» **Document text**
- Range: U+3190..U+319F (16 code points)
- Plane: BMP
- Scripts: Common
- Major alphabets: Chinese characters
- Assigned: 16 code points
- Unused: 0 reserved code points

Unicode version history
- 1.0.0 (1991): 16 (+16)

Unicode documentation
- Code chart ∣ Web page

= Kanbun (Unicode block) =

Kanbun is a Unicode block containing annotation characters used in Japanese copies (kanbun) of Classical Chinese texts, to indicate reading order.

Its block name in Unicode 1.0 was CJK Miscellaneous, and its code point range was defined differently, including the then-unallocated space now occupied by Bopomofo Extended, CJK Strokes and Katakana Phonetic Extensions.

Kanbun^{[1]} Official Unicode Consortium code chart (PDF)

» **Data extract**
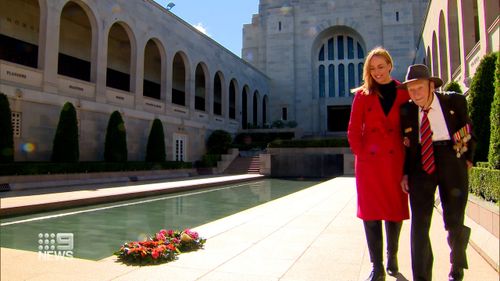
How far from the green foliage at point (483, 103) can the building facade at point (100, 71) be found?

» **Problems to solve**
• a. Reproduce the stretch of the Kanbun block text from "Unicode documentation" through "Katakana Phonetic Extensions.".
• b. Using the Kanbun block text, answer the following:
(i) What code point range does the block cover?
(ii) In what year was Unicode version 1.0.0 released?
(iii) What was the block's name in Unicode 1.0?

» **Replies**
• a.
Unicode documentation
- Code chart ∣ Web page

= Kanbun (Unicode block) =

Kanbun is a Unicode block containing annotation characters used in Japanese copies (kanbun) of Classical Chinese texts, to indicate reading order.

Its block name in Unicode 1.0 was CJK Miscellaneous, and its code point range was defined differently, including the then-unallocated space now occupied by Bopomofo Extended, CJK Strokes and Katakana Phonetic Extensions.

• b.
(i) U+3190..U+319F
(ii) 1991
(iii) CJK Miscellaneous